*ABOUT THIS EXERCISE:*
All entries below are to be written out again exactly, but no picture is to be copied.
SUPPLIED RECORDS START
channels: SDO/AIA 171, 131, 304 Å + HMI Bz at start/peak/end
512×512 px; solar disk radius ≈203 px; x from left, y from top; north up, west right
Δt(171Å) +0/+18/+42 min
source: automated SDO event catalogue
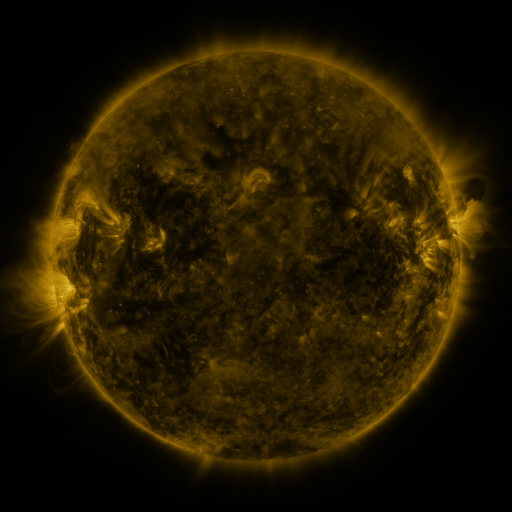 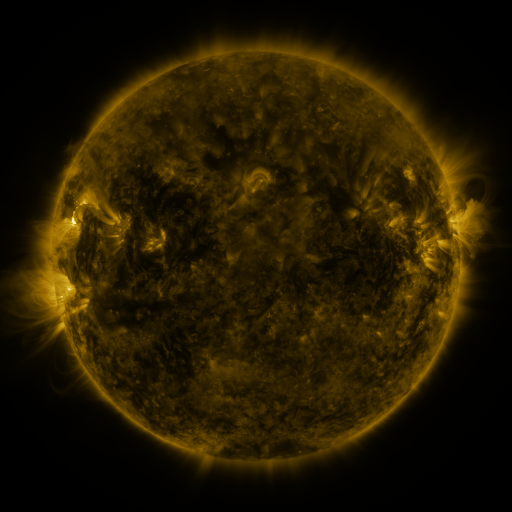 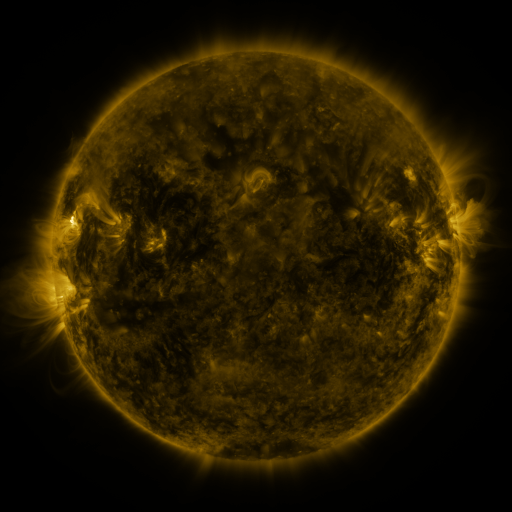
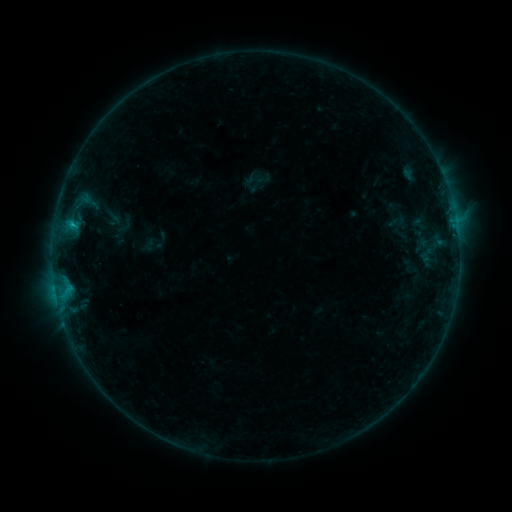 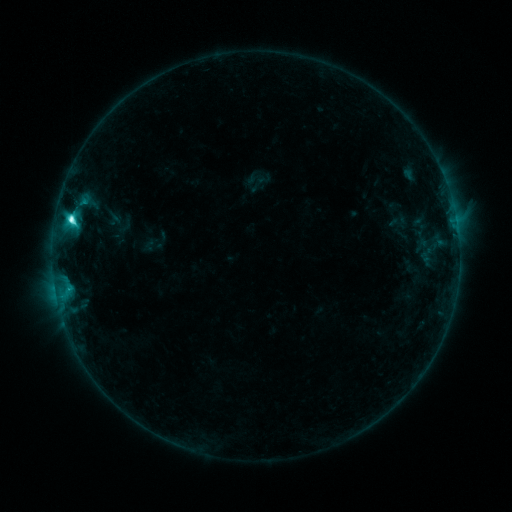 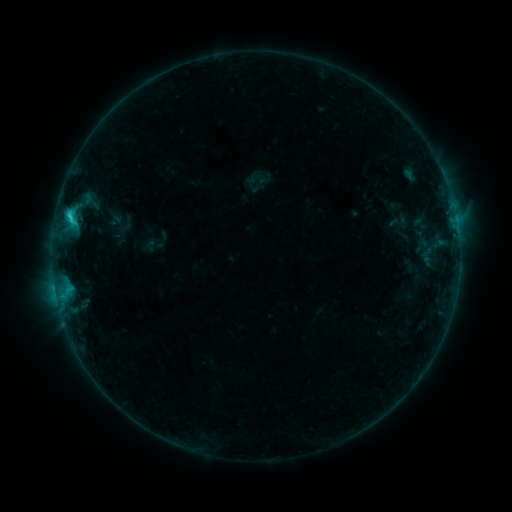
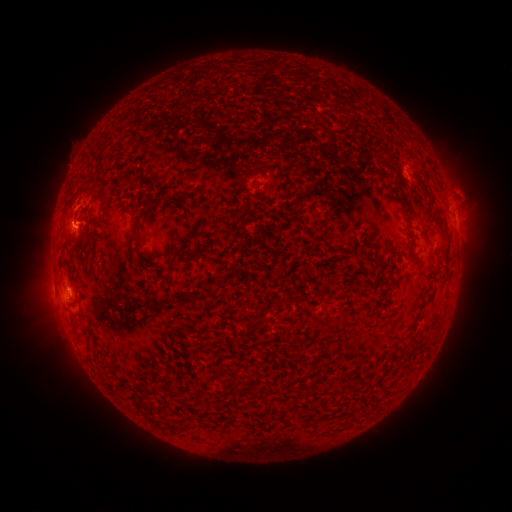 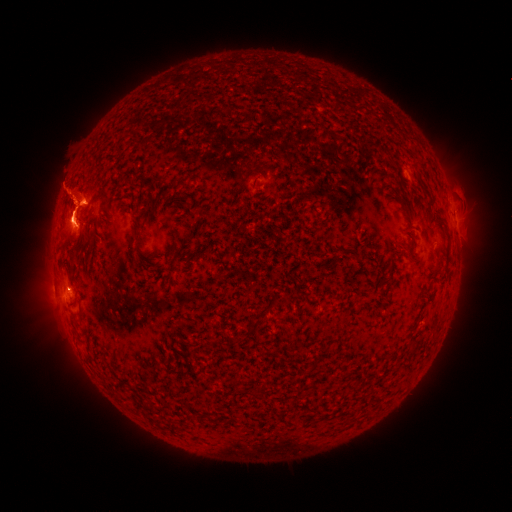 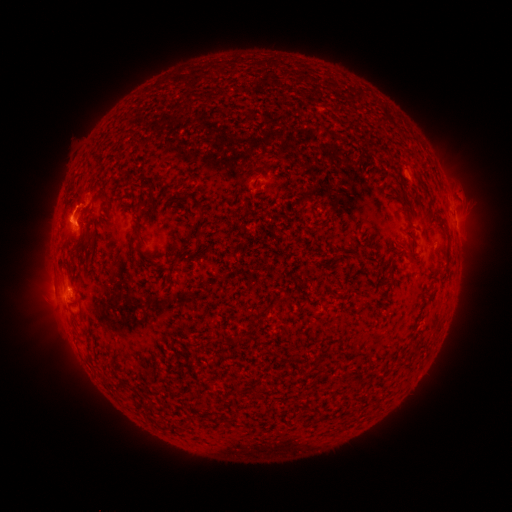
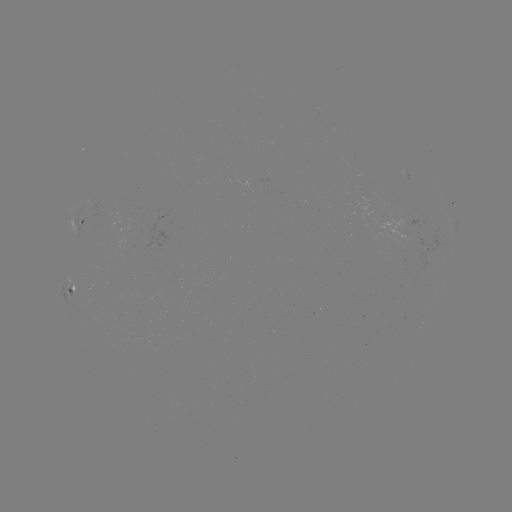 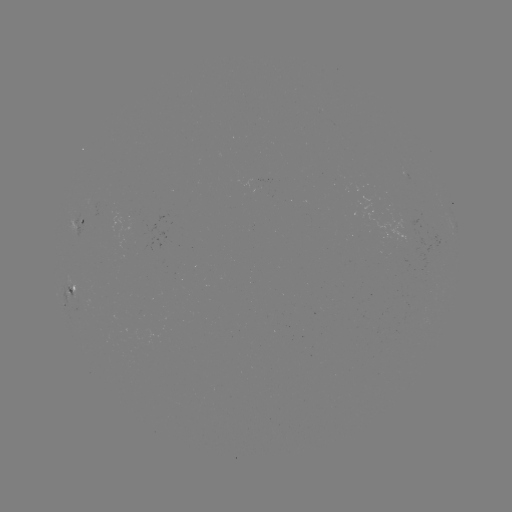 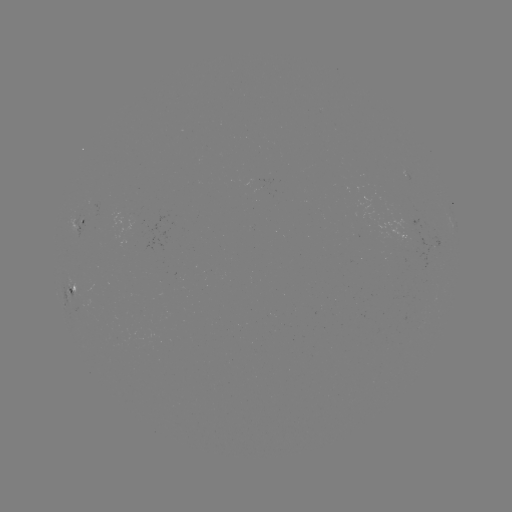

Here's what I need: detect C4.0 flare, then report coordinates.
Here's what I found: C4.0 flare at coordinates [72, 221].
SUPPLIED RECORDS END
*OUTPUT BELOW:*
channels: SDO/AIA 171, 131, 304 Å + HMI Bz at start/peak/end
512×512 px; solar disk radius ≈203 px; x from left, y from top; north up, west right
Δt(171Å) +0/+18/+42 min
source: automated SDO event catalogue

Here's what I need: detect C4.0 flare, then report coordinates.
Here's what I found: C4.0 flare at coordinates [72, 221].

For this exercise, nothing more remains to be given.